The plaintiffs also asserted two theories of jurisdiction over CADA, a trade organization for franchised Canadian auto dealers. The plaintiffs’ first theory was that California courts had specific jurisdiction over CADA under the effects test. Under the effects test, a plaintiff may establish purposeful availment of the privilege of conducting business in the state based on the in-state effects of the defendant’s out-of-state conduct. Foreseeability of the effects in the forum state is not sufficient to establish jurisdiction under the effects test; the plaintiff must also show that the defendant “expressly aimed or targeted its tortious conduct” toward the state and that the brunt of the harm stemming from the wrongful conduct was felt in the state.
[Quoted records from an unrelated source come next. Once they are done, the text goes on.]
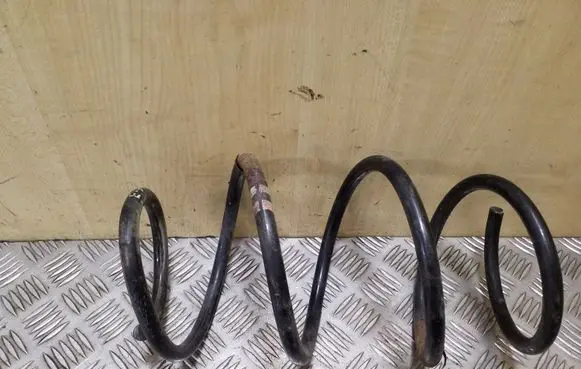 BMW 5 E39 Front coil spring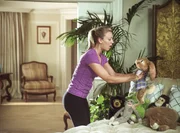 Kaley Cuoco (Samantha O'Hare).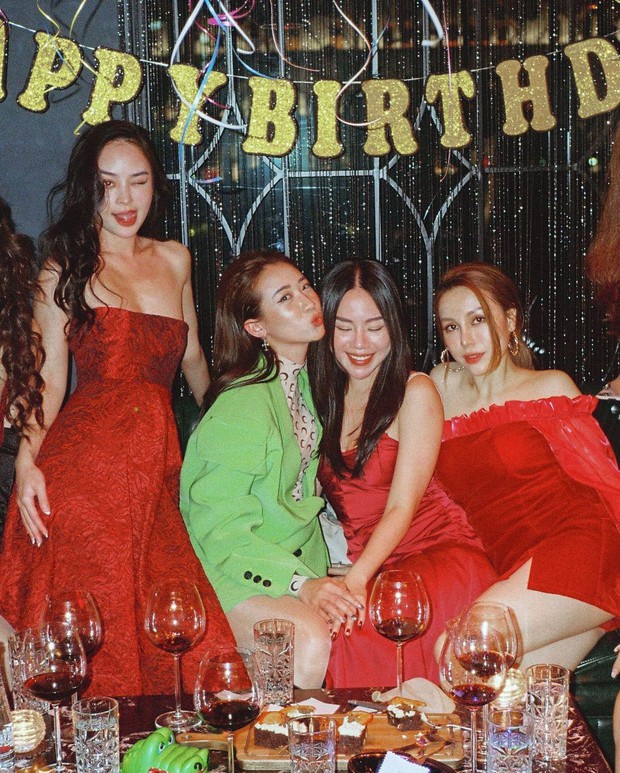 Dàn trai xinh gái đẹp nô nức check-in Giáng sinh, visual bạn nào cũng lấp lánh hơn cả cây thông Noel - Ảnh 1.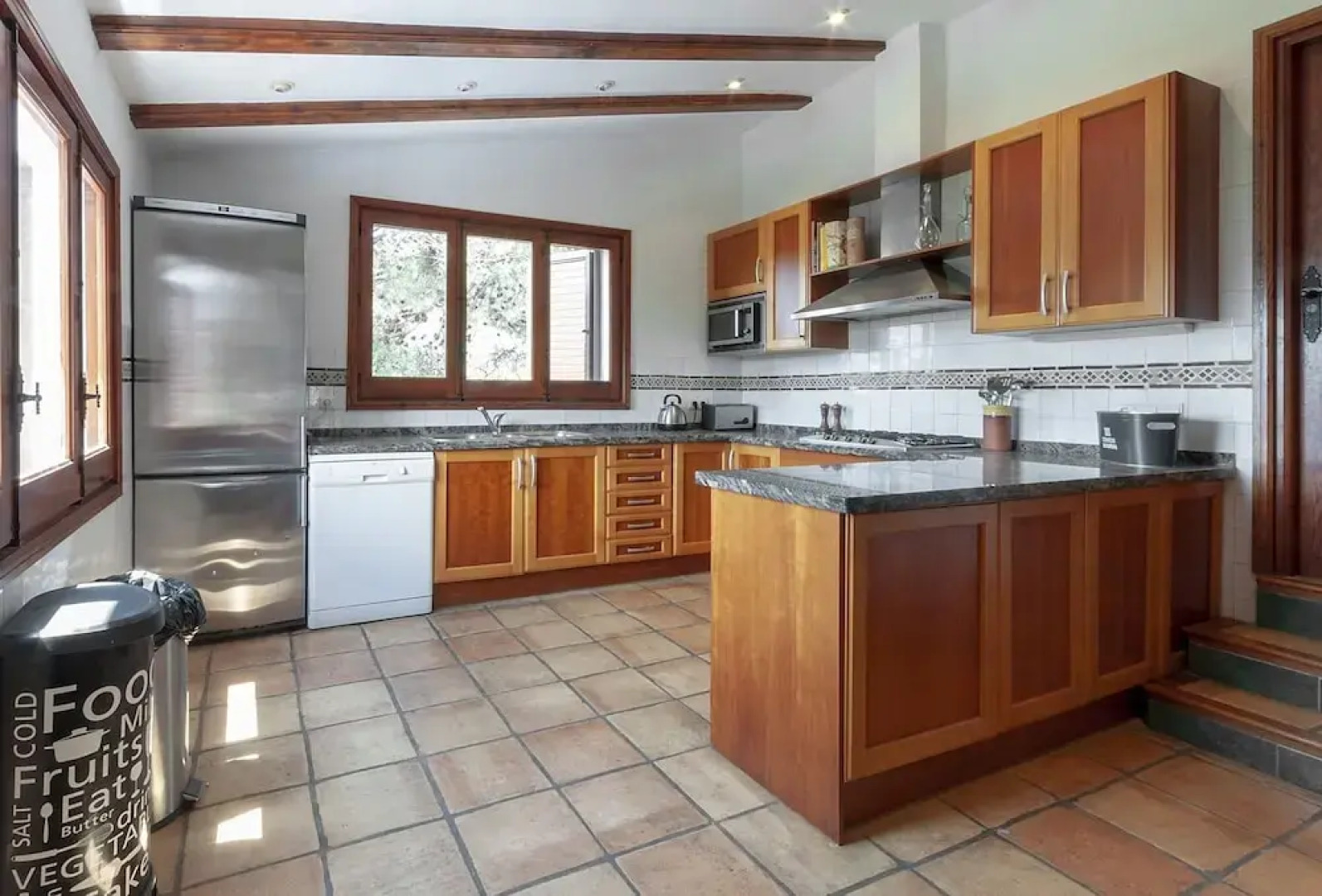 Casabra in Ador With 5 Bedrooms and 3 Bathrooms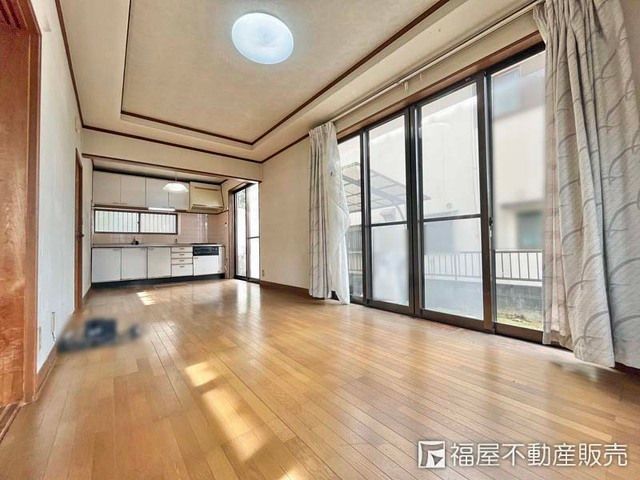 4LDK House for Sale in Himeji Yumesaki with Parking for 2 Cars - Thumbnail 4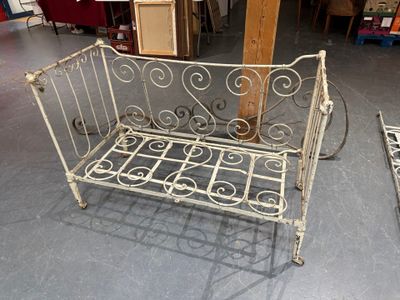 lit cage en fer, 120 x 55 cm env.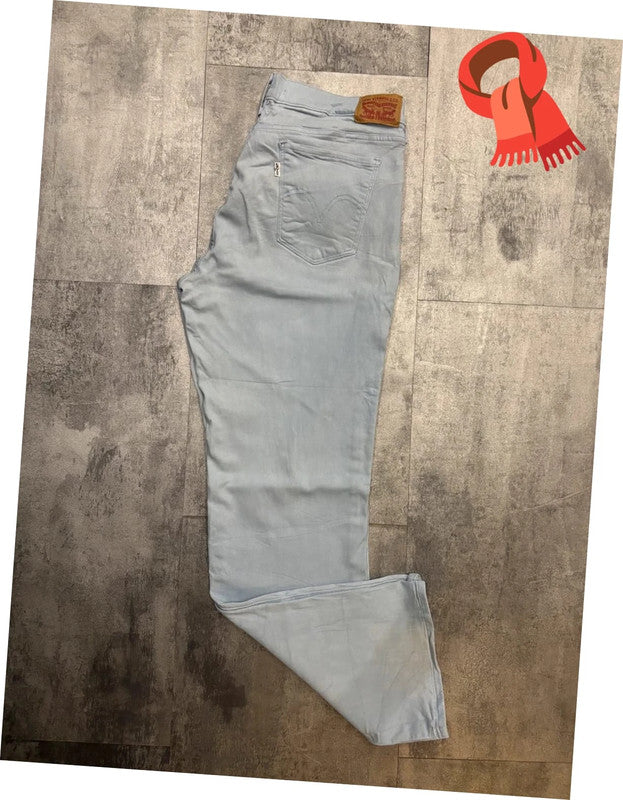 đź›’Jeans Levi's W32 L32đź›’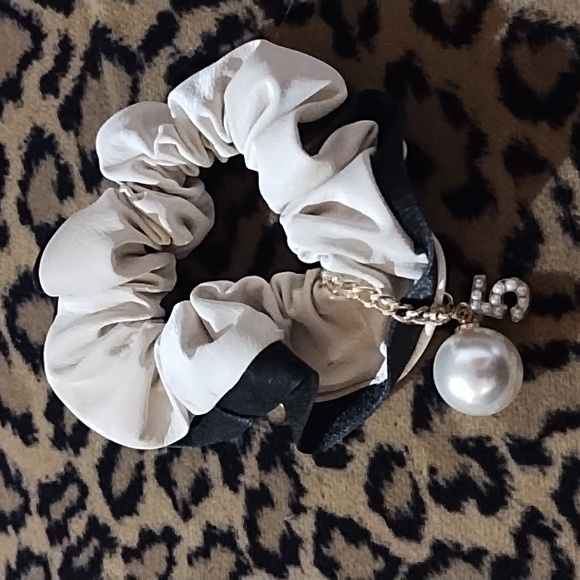 Hair accessory faux pearl #5 Scrunchie - Picture 1 of 1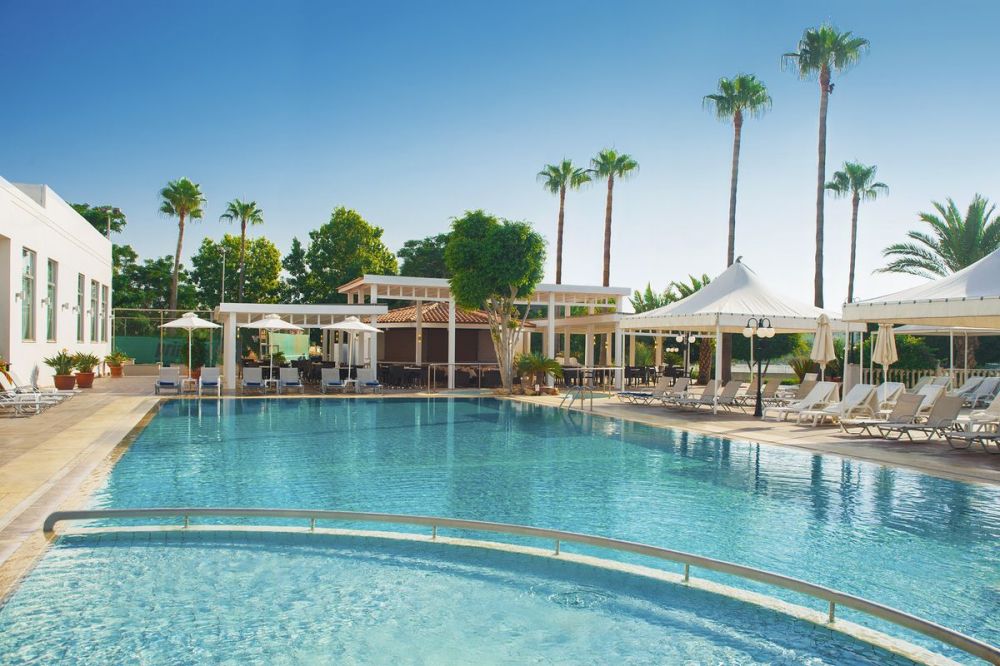Ajax Hotel 4*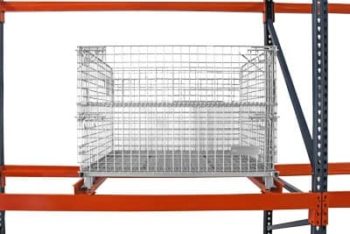Skid-Channels-Support-Wire-Container-in-Pallet-Rack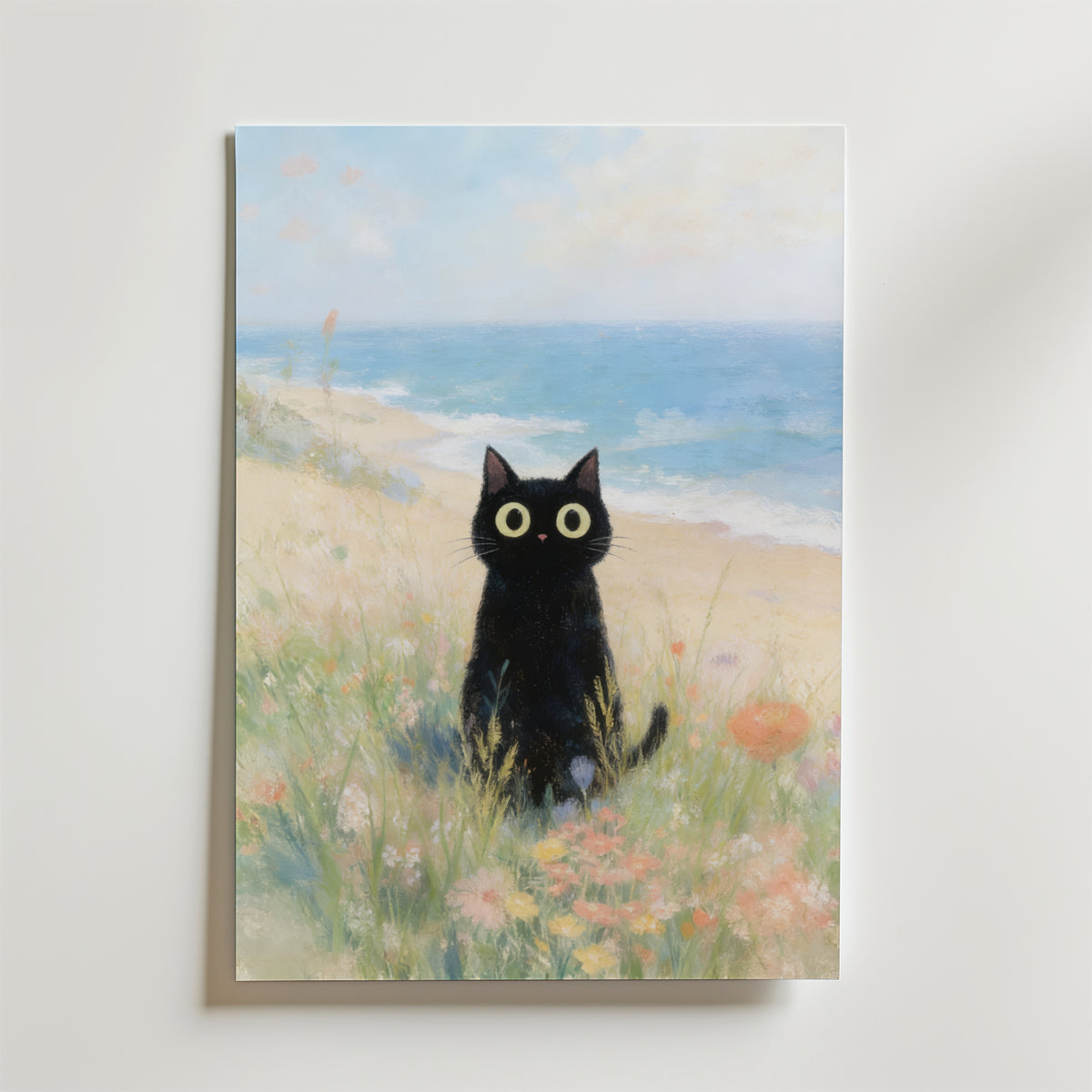 Seaside Meadow Cat – stilfullt konsttryck från Bozetto, tryckt på matt finpapper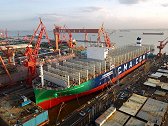 全球目光聚焦上海，首艘30万吨巨轮下水，法国民众：感谢中国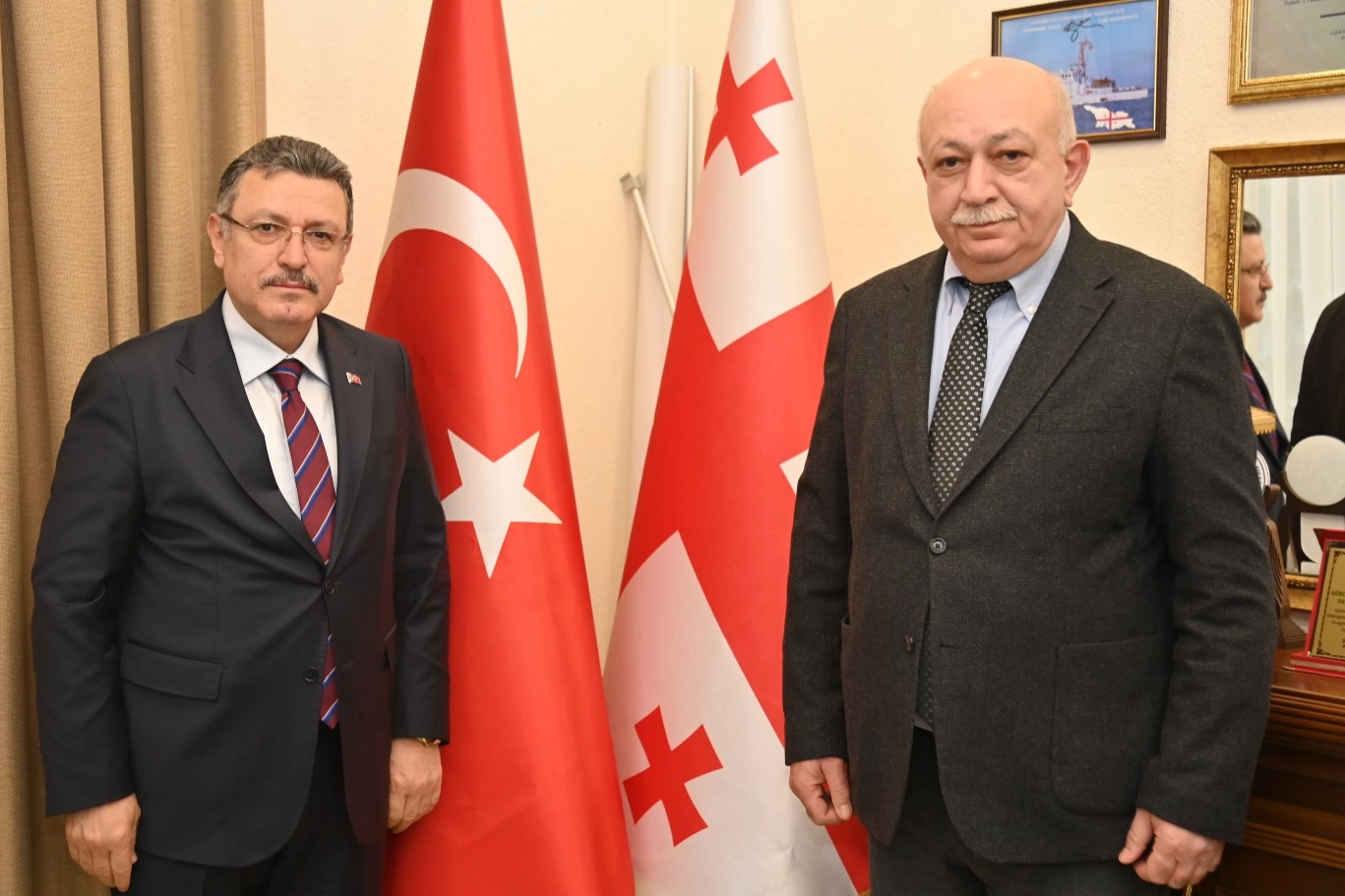 Başkan Genç’ten Gürcistan Başkonsolosluğu'na taziye ziyareti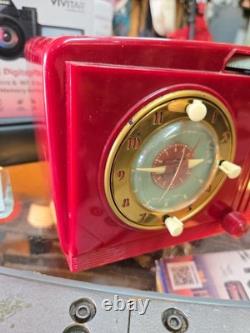 Vintage General Electric Transistor radio 517f Red GE 1950s, Works Well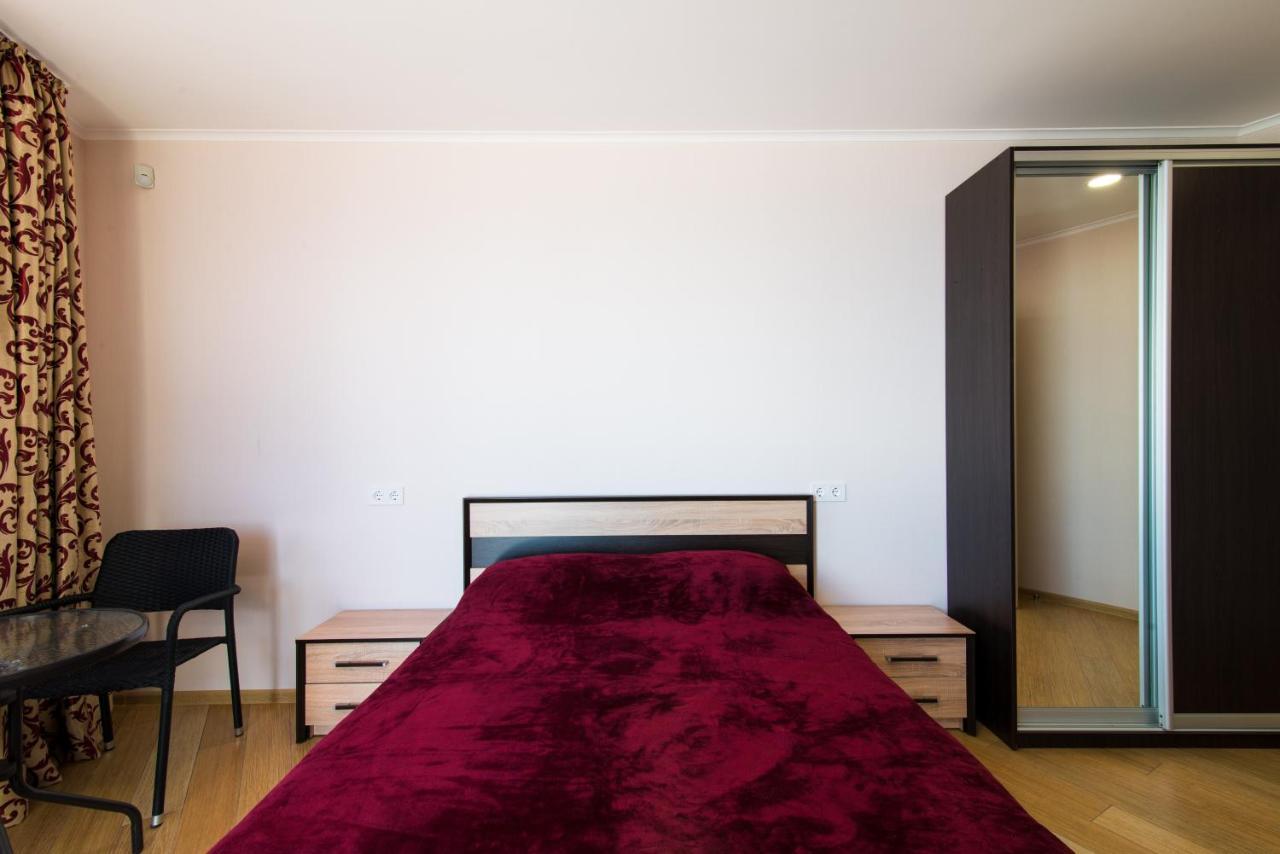 אודסה Hotel Tsvetok מראה חיצוני תמונה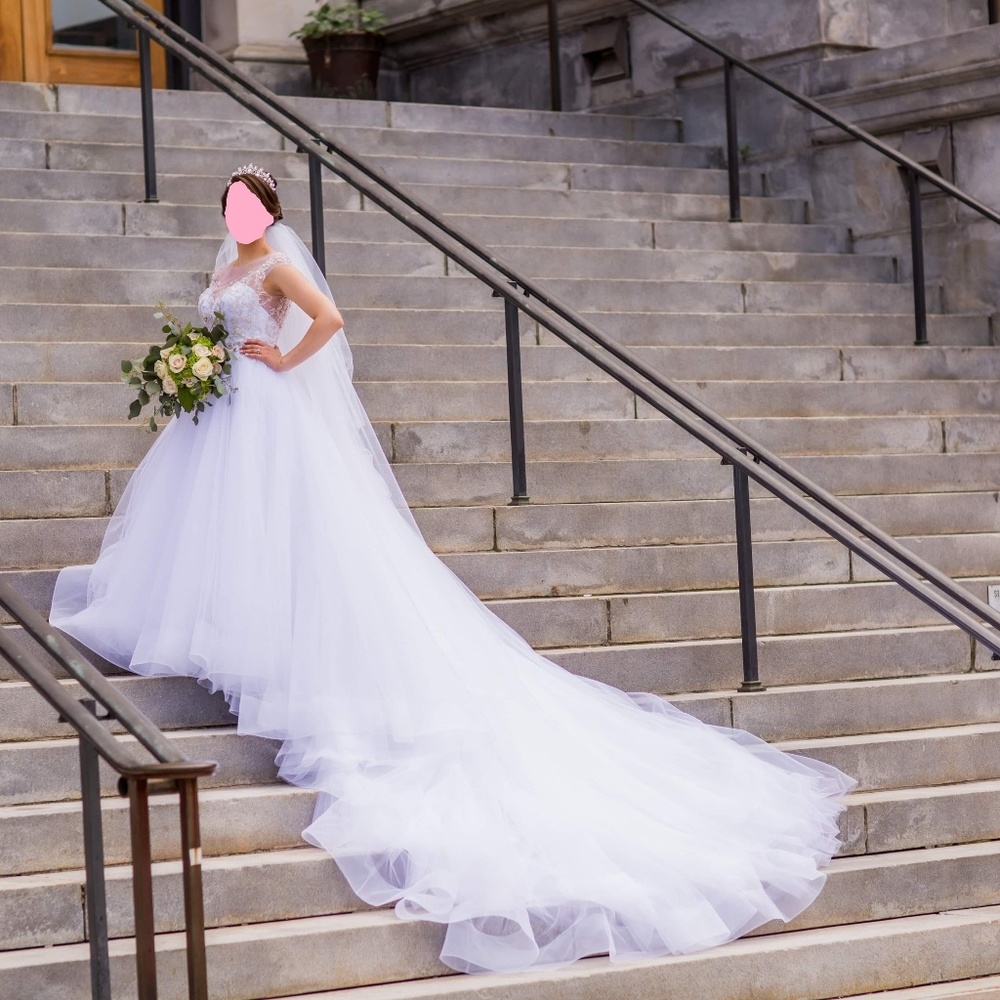 Casablanca wedding gown **Veil and crown included*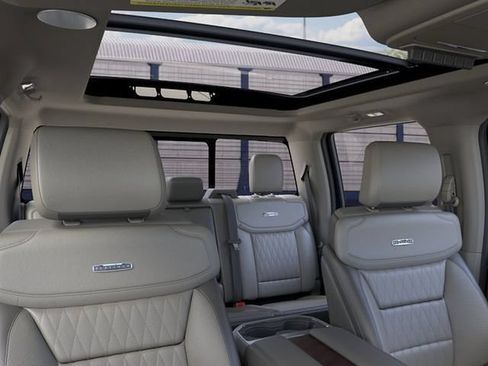 New 2026 Ford F250 Platinum w/ Platinum Plus Package AWD/4WD image 22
Since the plaintiffs were only able to show that CADA was aware than an export ban would have effects in California, not that CADA purposely targeted the state, the court found that there was no jurisdiction under the effects test.

The plaintiffs also argued that California had specific jurisdiction over CADA because it committed acts in furtherance of the alleged conspiracy while in the state. The plaintiffs produced evidence that CADA representatives attended a meeting of the American auto dealer trade association in California at which CADA’s president raised the issue of Canadian car exports to the U.S. as an issue of concern to both Canadians and Americans. CADA’s president testified at his deposition that his discussion of this topic and others at the meeting took no more than five minutes. There did not appear to be an established agenda prior to the meeting. The trial court found that this evidence was insufficient to show an agreement or any other element of a conspiracy. The First Appellate District agreed that this evidence did not show conspiratorial acts in California. Thus, CADA’s attendance at the meeting in California could not be the basis for specific jurisdiction.

In sum, then, the court rejected all of the plaintiffs’ various theories of jurisdiction. The opinion in this case clearly demonstrates the hesitancy of California courts to exercise jurisdiction over non-U.S. defendants. Perhaps most significantly, by acknowledging the connection between the manufacturers’ California contacts and the allegations of the complaint but nevertheless imposing the additional requirement that the plaintiffs produce some evidence of the defendants’ participation in the alleged conspiracy, the First Appelate District appears to have added a new burden on plaintiffs seeking jurisdiction over nonresident defendants, at least in some circumstances. In any case, the jurisdictional issues raised by suits against foreign defendants in California state courts are clearly complex. A careful, nuanced analysis of the evidence and jurisdictional facts pertaining to each particular non-U.S. defendant is necessary to determine whether that defendant is subject to jurisdiction in California courts.